[Work instructions]: Rewrite the data as a Markdown table with the columns Row and Entry, giving each line a row number and leaving out blank lines, starting at the line that contains "From where the" and ending at the end of the data.

╔══

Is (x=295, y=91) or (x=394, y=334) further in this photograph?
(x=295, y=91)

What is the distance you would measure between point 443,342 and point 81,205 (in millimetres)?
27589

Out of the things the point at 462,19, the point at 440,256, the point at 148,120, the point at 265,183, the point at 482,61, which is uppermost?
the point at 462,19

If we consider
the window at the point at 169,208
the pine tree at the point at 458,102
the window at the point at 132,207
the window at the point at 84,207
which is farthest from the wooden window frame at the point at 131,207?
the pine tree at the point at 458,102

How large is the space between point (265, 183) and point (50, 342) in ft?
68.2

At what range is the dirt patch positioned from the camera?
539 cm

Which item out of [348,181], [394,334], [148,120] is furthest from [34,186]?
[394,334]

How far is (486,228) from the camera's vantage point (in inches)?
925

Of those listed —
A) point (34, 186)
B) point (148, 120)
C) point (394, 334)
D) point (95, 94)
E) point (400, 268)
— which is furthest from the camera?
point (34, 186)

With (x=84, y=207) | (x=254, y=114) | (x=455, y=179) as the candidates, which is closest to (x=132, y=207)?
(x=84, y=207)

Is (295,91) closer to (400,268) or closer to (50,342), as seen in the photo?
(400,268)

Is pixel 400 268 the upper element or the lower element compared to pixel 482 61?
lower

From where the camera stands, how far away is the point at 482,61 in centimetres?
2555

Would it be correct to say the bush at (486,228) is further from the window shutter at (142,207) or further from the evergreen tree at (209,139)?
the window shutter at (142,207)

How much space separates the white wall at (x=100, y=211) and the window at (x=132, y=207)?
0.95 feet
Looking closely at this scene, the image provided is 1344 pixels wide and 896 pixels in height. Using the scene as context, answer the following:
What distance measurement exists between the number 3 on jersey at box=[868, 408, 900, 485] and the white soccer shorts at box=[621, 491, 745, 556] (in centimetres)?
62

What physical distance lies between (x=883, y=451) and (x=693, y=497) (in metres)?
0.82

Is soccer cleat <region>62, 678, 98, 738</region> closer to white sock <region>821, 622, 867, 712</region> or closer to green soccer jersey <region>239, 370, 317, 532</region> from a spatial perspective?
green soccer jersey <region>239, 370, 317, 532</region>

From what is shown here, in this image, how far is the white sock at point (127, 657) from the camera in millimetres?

╚══

[Response]:
| Row | Entry |
|---|---|
| 1 | From where the camera stands, how far away is the point at 482,61 in centimetres? |
| 2 | 2555 |
| 3 | Would it be correct to say the bush at (486,228) is further from the window shutter at (142,207) or further from the evergreen tree at (209,139)? |
| 4 | the window shutter at (142,207) |
| 5 | How much space separates the white wall at (x=100, y=211) and the window at (x=132, y=207)? |
| 6 | 0.95 feet |
| 7 | Looking closely at this scene, the image provided is 1344 pixels wide and 896 pixels in height. Using the scene as context, answer the following: |
| 8 | What distance measurement exists between the number 3 on jersey at box=[868, 408, 900, 485] and the white soccer shorts at box=[621, 491, 745, 556] (in centimetres)? |
| 9 | 62 |
| 10 | What physical distance lies between (x=883, y=451) and (x=693, y=497) (in metres)? |
| 11 | 0.82 |
| 12 | Is soccer cleat <region>62, 678, 98, 738</region> closer to white sock <region>821, 622, 867, 712</region> or closer to green soccer jersey <region>239, 370, 317, 532</region> from a spatial perspective? |
| 13 | green soccer jersey <region>239, 370, 317, 532</region> |
| 14 | From what is shown here, in this image, how far is the white sock at point (127, 657) from the camera in millimetres? |